Practice pausing to identify emotional over-responsibility—See if you can notice what it feels like in your body. Is your heart racing? Is your chest tight?
Validate the difficulty and practice your compassionate voice—“Of course this feels hard. Take your time. I’m here with you.”
Recognize context—You’re human. While you have control over some things, your history, nervous system, the relational environment, and the surrounding culture also have a huge impact.
Image description: Person with their hands over their heart
Reframing Assertiveness: Not a Skill Problem but a Safety Problem
Difficulty speaking up often reflects past relational templates and current relational dynamics, not incompetence. Assertiveness grows where there is psychological safety, not pressure or shame. We can build psychological safety by reminding ourselves we’re only responsible for our own behavior. One of the best things we can do for our relationships is care deeply for ourselves, which may include stepping back or away if you’re not being heard and respected when you make the effort to speak up.

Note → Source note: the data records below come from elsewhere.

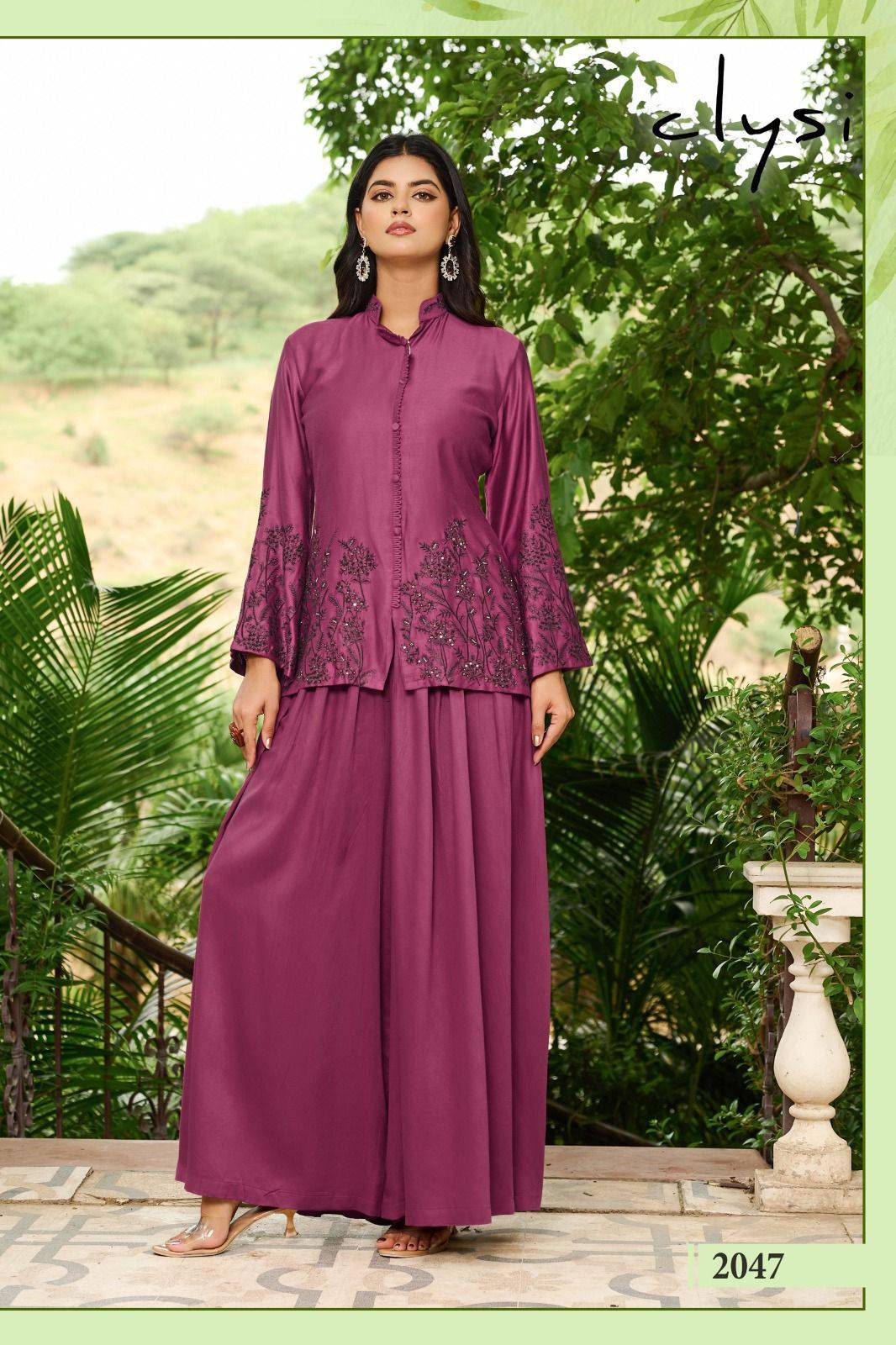  Luvika By CLYSI 2045 To 2048 Series Beautiful Festive Suits Colorful Stylish Gajji Silk readymade dresses At Wholesale Price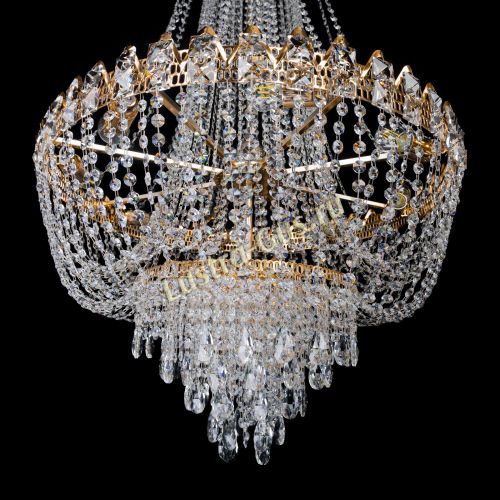 Люстра Екатерина большая с подвесом в Кирове Гусь Хрустальный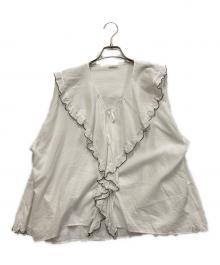 IENA（イエナ）の古着「コットンドビー フリル ブラウス」｜ホワイト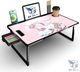VIROVIA Study Table for Home Office & Bed, Black - Image 3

Sensitivity Is Not a Liability
As highly sensitive therapists, we communicate deeply and thoughtfully. When we direct this care and communication to ourselves through journaling, quiet self-reflection, and letters or emails of support and encouragement, we hear our own voices more clearly and learn what healthy communication feels like at a visceral level. Self-compassion strengthens—not weakens—our presence as well as our therapeutic voice.